++++ EXCERTO DO DOCUMENTO

Em Dezembro de 2004, o governo venezuelano invocou este caso norte-americano para justificar a aprovação de uma lei que limitava a cobertura noticiosa em nome da preservação da ordem social.

No mês seguinte foi a vez das autoridades dos Camarões justificarem a prisão de um jornalista por difamação alegando que “tribunais de vários países decidiram diversas vezes que a protecção da liberdade de expressão não dá aos jornalistas o privilégio de se recusarem a divulgar as suas fontes em todas as circunstâncias”.

Adopção de medidas legislativas

Por seu lado, a Repórteres Sem Fronteiras (RSF) considerou a decisão judicial como “retrógrada” e instou o Congresso e o Senado dos Estados Unidos a “adoptar, o mais depressa possível, as propostas de lei apresentadas” em Fevereiro passado, com vista a reconhecer o direito dos jornalistas à protecção da confidencialidade das fontes.

A 28 de Abril último, durante uma conferência de imprensa conjunta, os congressistas Mike Pence (republicano) e Rick Boucher (democrata) e os senadores Richard Lugar (republicano) e Christopher Dodd (democrata) – autores das propostas levadas ao Congresso e ao Senado – confirmaram já ter debatido o assunto com o Departamento de Justiça e com a Casa Branca, mas ainda não conseguiram agendar o tema para discussão nas respectivas câmaras.

++++++++

§ DESCRIÇÃO DA TAREFA: Reproduza, sem alterações, o trecho do texto sobre a confidencialidade das fontes jornalísticas que vai de "Adopção de medidas" até "nas respectivas câmaras.", inclusive.

++++ LISTA DE REGISTOS

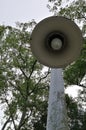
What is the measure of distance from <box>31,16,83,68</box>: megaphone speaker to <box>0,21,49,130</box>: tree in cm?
1134

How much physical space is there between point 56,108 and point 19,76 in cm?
1291

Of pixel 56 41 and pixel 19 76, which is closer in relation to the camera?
pixel 56 41

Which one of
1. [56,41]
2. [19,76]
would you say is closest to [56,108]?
[56,41]

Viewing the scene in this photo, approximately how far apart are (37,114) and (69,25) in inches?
584

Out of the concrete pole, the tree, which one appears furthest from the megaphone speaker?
the tree

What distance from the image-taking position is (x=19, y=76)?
53.5 feet

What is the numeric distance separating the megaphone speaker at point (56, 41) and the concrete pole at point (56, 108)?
476 mm

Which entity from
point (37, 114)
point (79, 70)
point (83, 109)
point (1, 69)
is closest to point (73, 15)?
point (79, 70)

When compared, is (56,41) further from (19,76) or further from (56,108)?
(19,76)

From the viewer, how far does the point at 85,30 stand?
39.7 feet

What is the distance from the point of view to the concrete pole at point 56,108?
3.43 metres

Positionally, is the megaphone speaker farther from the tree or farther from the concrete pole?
the tree

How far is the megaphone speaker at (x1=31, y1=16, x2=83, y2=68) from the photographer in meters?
3.29

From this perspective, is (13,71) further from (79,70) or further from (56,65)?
(56,65)
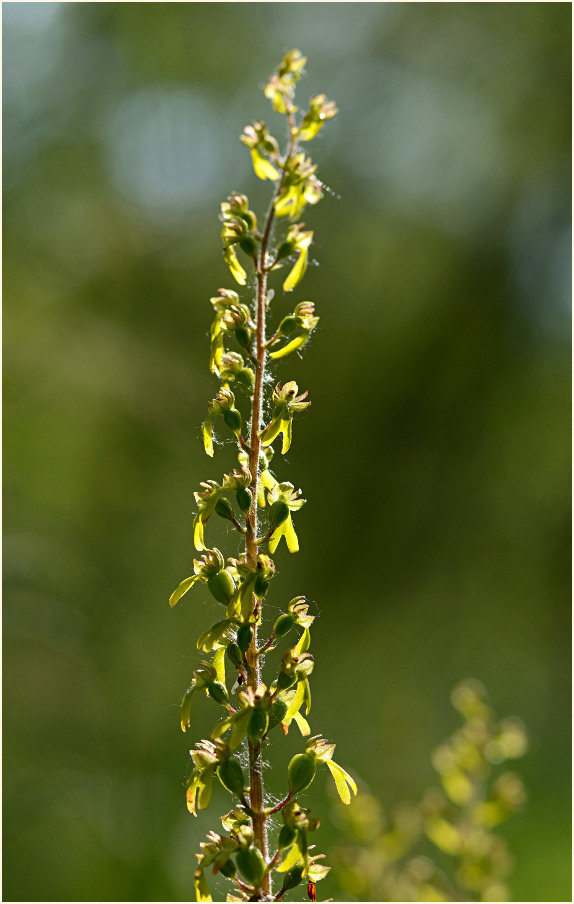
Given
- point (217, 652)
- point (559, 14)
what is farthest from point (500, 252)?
point (217, 652)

++++++++

§ SOLUÇÃO:
Adopção de medidas legislativas

Por seu lado, a Repórteres Sem Fronteiras (RSF) considerou a decisão judicial como “retrógrada” e instou o Congresso e o Senado dos Estados Unidos a “adoptar, o mais depressa possível, as propostas de lei apresentadas” em Fevereiro passado, com vista a reconhecer o direito dos jornalistas à protecção da confidencialidade das fontes.

A 28 de Abril último, durante uma conferência de imprensa conjunta, os congressistas Mike Pence (republicano) e Rick Boucher (democrata) e os senadores Richard Lugar (republicano) e Christopher Dodd (democrata) – autores das propostas levadas ao Congresso e ao Senado – confirmaram já ter debatido o assunto com o Departamento de Justiça e com a Casa Branca, mas ainda não conseguiram agendar o tema para discussão nas respectivas câmaras.